How lucidly one thinks, to be sure, when one has taken just a suspicion of brandy more than one should. I folded my hands smugly across that part of the torso which lies a little south of the liver and had a little zizz. When I awoke, the smugness was still there; I seized the Times crossword, gave it a masterful glare and had it whining for mercy in twenty minutes.
I have always sneered in a well-bred way at those idiots who, as soon as the aircraft’s engines have been switched off, stand up, clutching their brats and other hand-luggage for quite ten minutes until the surly cabin-crew deign to open the doors, but on this occasion I was well to the fore and sped down the ramp far ahead of the field.

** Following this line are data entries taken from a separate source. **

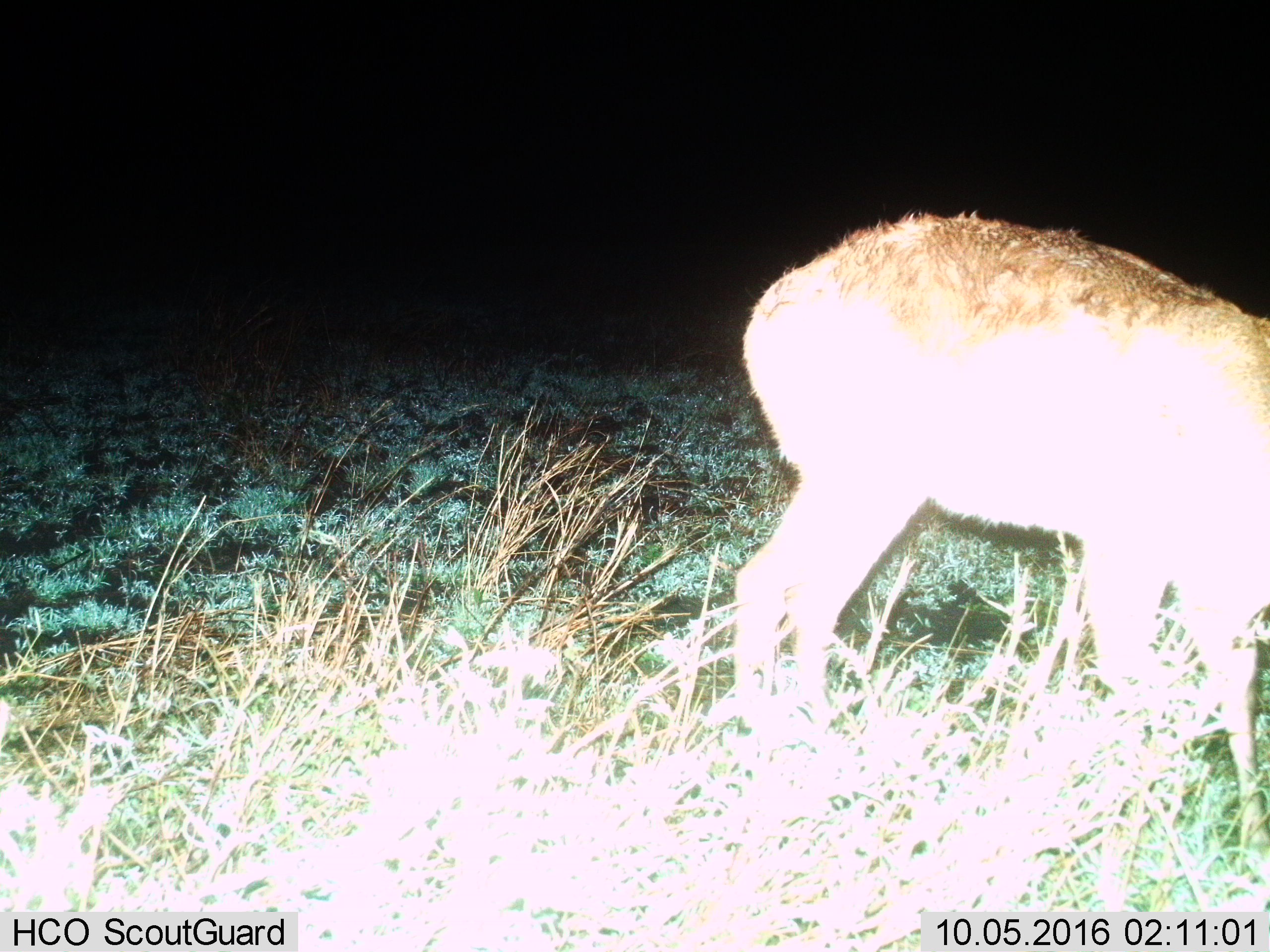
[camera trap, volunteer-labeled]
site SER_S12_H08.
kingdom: Animalia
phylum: Chordata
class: Mammalia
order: Artiodactyla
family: Bovidae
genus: Redunca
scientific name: Redunca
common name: reedbuck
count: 1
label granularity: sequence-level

Had this been Newmarket, a casual observer equipped with field-glasses and a stop-watch would have hastened to the nearest telephone and had a chat with his bookie.
Ignoring all signs telling people where they might wait for their luggage I galloped straight to the Customs Area and towards the blessed sign which said TAXIS, waving my innocent briefcase at the customs chap. He crooked an authoritative finger at me; I skidded to a halt. ‘Nothing to declare, officer,’ I cried merrily, ‘just the old briefcase full of the old paper-work, eh? Mustn’t detain you, sure you’re a busy man yourself –-’
‘Open it,’ he said. ‘Sir.’
‘Certainly, certainly, certainly,’ I quipped, ‘but do be quick, there’s a good chap, or all the taxis will be taken. Nothing in there, I assure you.’